Data for this task:

— begin —

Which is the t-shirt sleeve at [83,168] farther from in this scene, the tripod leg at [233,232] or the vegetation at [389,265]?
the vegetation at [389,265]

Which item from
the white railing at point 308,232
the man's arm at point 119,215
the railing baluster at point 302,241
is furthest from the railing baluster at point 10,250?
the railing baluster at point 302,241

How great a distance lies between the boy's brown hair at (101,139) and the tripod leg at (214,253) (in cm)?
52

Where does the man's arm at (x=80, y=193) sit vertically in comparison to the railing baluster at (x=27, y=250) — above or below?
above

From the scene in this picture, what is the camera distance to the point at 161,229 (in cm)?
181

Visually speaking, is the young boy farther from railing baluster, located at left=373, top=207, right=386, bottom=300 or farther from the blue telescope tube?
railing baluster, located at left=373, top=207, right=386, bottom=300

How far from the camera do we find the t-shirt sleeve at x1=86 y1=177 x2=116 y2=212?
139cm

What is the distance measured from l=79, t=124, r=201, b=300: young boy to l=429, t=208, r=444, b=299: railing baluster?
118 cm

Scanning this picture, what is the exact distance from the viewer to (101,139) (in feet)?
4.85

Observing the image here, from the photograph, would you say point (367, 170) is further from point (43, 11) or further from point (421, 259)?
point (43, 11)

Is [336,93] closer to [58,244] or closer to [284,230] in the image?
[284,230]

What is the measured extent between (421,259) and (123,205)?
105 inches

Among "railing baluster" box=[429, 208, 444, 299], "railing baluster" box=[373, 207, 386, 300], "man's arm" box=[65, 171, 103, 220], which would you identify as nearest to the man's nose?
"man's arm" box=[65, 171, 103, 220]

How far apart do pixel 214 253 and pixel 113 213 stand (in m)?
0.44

— end —
— begin —

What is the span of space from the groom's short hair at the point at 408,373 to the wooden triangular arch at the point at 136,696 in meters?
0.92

— end —

Directions: Please pull out each line of the records above that contains the word "located".

Written answer:
Visually speaking, is the young boy farther from railing baluster, located at left=373, top=207, right=386, bottom=300 or farther from the blue telescope tube?
railing baluster, located at left=373, top=207, right=386, bottom=300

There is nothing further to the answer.